Search code examples
python-3.xpyparsing

PyParsing: using SkipTo(), labeled data and possibly a Forward()


I am trying to parse an input file given the following format.

file = "Begin 'big section header' 
          #... section contents ...
          sub 1: value
          sub 2: value
          ....
          Begin 'interior section header'
          ....
          End 'interior section header'

        End 'big section header'"

to return a list that greedily grabs everything between the labeled section header value

['section header', ['section contents']]

my current attempt looks like this

import pyparsing as pp

begin = pp.Keyword('Begin')
header = pp.Word(pp.alphanums+'_')
end = pp.Keyword('End')
content = begin.suppress() + header + pp.SkipTo(end + header)

content.searchString(file).asList()

returns

['section header', ['section contents terminated at the first end and generic header found']]

i suspect my grammar needs to be changed to some form of

begin = pp.Keyword('Begin')
header = pp.Word(pp.alphanums+'_')
placeholder = pp.Forward()
end = pp.Keyword('End')

placeholder << begin.suppress() + header
content =  placeholder + pp.SkipTo(end + header)

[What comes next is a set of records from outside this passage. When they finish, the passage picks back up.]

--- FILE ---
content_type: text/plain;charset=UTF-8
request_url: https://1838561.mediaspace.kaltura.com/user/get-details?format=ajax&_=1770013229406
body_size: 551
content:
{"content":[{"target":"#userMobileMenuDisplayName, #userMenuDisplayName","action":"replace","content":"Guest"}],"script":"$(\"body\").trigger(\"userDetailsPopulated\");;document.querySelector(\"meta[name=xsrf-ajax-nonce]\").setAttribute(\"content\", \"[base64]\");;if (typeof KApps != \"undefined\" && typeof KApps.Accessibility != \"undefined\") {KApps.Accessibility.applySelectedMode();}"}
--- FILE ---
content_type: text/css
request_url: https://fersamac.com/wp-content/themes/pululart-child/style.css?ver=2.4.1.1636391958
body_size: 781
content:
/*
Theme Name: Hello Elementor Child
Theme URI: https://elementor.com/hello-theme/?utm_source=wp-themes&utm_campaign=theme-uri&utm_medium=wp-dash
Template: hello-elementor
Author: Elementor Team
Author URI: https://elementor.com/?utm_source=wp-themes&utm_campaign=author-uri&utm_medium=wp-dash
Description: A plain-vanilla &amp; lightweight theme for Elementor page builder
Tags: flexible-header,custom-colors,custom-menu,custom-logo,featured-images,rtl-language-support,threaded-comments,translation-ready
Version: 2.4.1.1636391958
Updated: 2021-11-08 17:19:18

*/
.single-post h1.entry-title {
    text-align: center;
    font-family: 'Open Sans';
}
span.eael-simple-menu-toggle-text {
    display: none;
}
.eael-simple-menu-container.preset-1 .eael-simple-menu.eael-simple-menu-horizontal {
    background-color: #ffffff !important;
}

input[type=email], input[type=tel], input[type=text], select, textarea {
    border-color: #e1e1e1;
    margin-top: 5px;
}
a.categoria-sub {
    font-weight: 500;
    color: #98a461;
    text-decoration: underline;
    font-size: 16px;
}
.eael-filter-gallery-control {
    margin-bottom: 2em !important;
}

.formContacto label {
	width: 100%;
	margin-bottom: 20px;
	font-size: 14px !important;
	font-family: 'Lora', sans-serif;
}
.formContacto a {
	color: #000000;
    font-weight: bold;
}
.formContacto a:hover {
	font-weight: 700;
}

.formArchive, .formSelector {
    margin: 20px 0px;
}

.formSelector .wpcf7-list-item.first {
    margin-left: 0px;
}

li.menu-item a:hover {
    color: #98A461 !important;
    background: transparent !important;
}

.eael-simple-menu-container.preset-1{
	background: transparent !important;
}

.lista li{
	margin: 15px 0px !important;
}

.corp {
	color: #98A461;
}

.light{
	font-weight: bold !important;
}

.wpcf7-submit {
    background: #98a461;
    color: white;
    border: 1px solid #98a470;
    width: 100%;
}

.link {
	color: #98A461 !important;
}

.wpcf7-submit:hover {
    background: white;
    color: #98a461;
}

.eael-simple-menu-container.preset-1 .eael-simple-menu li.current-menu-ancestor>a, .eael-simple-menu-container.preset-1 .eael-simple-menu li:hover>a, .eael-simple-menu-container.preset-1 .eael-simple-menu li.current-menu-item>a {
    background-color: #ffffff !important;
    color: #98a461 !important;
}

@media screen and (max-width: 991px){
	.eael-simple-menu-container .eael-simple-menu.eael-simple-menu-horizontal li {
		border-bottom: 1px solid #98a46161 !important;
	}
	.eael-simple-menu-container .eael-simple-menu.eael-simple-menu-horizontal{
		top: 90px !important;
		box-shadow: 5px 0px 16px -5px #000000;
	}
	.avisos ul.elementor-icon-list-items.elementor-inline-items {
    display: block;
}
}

but I cant for the life of me figure out the correct assignment to the Forward object that doesn't give me what I already have.


Solution

  • Even easier than Forward in this case would be to use matchPreviousLiteral:

    content = begin.suppress() + header + pp.SkipTo(end + matchPreviousLiteral(header))
    

    You are matching any end, but what you want is the end that matches the previous begin.